双極性障害でイライラが止まらないのは躁状態?今すぐできる対処法と気分の波との付き合い方

うつ病

双極性障害Ⅱ型の人の中には、気分が高揚するというよりも強いイライラや怒りっぽさが目立つ時期を経験する人がいます。本人も「躁状態なのか分からない」「なぜこんなに腹が立つのか分からない」と戸惑うことが少なくありません。この記事では、双極性障害とイライラの関係や、その場でできる対処法、再発予防のためのポイントについて解説します。

双極性障害の躁状態は「機嫌が良い」とは限らない

躁状態や軽躁状態というと、テンションが高く元気になるイメージを持たれがちです。
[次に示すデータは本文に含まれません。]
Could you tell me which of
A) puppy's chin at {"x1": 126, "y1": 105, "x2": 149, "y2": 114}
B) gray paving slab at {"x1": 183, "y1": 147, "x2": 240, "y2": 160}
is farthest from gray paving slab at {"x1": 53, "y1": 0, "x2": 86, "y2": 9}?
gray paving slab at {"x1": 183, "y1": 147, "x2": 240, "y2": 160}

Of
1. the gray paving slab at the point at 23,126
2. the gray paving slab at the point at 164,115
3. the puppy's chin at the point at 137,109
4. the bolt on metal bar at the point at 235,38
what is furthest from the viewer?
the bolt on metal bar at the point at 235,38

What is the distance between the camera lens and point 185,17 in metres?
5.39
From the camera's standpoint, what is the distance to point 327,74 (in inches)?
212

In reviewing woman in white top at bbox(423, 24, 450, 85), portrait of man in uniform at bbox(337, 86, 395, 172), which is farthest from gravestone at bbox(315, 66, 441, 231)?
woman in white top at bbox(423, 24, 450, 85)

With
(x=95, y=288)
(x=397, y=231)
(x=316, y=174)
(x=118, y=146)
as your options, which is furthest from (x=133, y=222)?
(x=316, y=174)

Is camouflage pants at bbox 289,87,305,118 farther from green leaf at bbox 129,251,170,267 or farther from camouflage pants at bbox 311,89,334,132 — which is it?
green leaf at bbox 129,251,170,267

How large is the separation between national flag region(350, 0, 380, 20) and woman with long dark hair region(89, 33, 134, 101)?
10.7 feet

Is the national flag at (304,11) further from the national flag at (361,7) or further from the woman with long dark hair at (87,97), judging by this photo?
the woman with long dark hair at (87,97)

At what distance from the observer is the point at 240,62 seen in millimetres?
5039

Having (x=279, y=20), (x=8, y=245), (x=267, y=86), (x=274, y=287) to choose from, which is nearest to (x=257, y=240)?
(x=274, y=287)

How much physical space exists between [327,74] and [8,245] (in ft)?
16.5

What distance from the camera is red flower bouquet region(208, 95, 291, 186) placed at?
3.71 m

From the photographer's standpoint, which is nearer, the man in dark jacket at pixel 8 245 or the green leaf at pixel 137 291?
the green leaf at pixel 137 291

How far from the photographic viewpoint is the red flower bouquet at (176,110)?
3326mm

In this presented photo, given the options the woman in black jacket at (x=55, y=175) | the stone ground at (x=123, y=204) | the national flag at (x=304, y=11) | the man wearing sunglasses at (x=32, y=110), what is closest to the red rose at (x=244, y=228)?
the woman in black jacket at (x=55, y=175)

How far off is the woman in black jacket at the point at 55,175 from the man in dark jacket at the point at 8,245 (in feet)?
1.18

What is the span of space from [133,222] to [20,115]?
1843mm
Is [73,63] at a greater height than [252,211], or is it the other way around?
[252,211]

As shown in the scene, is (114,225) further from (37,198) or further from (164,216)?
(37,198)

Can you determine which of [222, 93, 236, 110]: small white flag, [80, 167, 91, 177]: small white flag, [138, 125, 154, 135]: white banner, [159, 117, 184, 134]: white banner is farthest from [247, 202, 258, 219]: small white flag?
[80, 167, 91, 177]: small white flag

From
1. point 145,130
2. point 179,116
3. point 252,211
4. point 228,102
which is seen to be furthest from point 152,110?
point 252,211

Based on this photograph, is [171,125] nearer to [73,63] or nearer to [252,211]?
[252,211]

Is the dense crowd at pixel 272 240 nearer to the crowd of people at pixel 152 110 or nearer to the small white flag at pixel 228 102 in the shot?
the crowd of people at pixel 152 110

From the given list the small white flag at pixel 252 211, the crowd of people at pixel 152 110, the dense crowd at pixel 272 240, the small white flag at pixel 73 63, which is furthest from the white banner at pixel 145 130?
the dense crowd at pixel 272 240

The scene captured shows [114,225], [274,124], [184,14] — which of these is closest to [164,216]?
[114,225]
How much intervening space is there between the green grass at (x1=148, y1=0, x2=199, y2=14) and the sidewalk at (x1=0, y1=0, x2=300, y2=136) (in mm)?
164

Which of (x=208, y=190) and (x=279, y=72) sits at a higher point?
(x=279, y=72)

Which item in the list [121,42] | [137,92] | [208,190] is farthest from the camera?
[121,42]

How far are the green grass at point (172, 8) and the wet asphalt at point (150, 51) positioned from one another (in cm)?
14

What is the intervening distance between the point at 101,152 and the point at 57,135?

しかし実際には、強いイライラや怒り、不満感として現れることもあります。

特に双極性障害Ⅱ型では、本人が「調子が良い」と感じるよりも、「周囲の言動が気になる」「些細なことで腹が立つ」といった症状が目立つケースがあります。

そのため、イライラが続いているからといって単なる性格やストレスの問題とは限らず、気分の波が関係している可能性も考えられます。

イライラが強いときにその場でできる対処法

感情が高ぶっている最中は、無理に我慢しようとするよりも、一度刺激から距離を取ることが大切です。

対処法 期待できる効果
深呼吸を繰り返す 自律神経を落ち着かせる
その場を離れる 衝動的な言動を防ぐ
冷たい水を飲む 気分の切り替えを促す
メモに感情を書く 頭の中を整理できる

例えば職場や学校でイライラした場合、「今は反応しない」と決めてトイレや休憩スペースへ移動するだけでも衝動的な発言を防ぎやすくなります。

感情が強いときほど重要な決断や人間関係の話し合いは後回しにするのがおすすめです。

同じような経験をする人は少なくない

双極性障害の当事者の中には、「怒りっぽくなる時期が定期的に来る」「些細なことでイライラしてしまう」という悩みを持つ人が少なくありません。

周囲から見ると不機嫌に見えても、本人は理由が分からず苦しんでいることがあります。

また、イライラの後に疲労感や落ち込みが訪れるケースもあり、自分の気分変化のパターンを記録している人もいます。

気分の波を把握するために記録をつける

定期的に同じような症状が起きる場合は、気分や睡眠時間を記録してみるのも有効です。

記録を続けることで、「睡眠不足の後にイライラしやすい」「特定の時期に症状が強くなる」といった傾向が見えてくることがあります。

スマートフォンのメモアプリや気分記録アプリを活用すると無理なく続けやすいでしょう。

医師へ相談した方が良いサイン

イライラによって仕事や学校、人間関係に支障が出始めている場合は、主治医へ相談することが大切です。

薬の調整や生活リズムの見直しによって症状が軽減する場合があります。

特に睡眠時間が短くなっている、衝動的な行動が増えている、怒りを抑えられないと感じる場合は早めに相談した方が安心です。

まとめ

双極性障害Ⅱ型では、軽躁状態が必ずしも「元気になる形」で現れるとは限らず、強いイライラや怒りとして現れることがあります。

その場でできる対処法としては、刺激から離れる、深呼吸をする、感情を書き出すなどの方法が役立つことがあります。

また、同じような悩みを抱えている人は少なくありません。症状が繰り返される場合は気分の記録をつけながら主治医と相談し、自分に合った対処法を見つけていくことが大切です。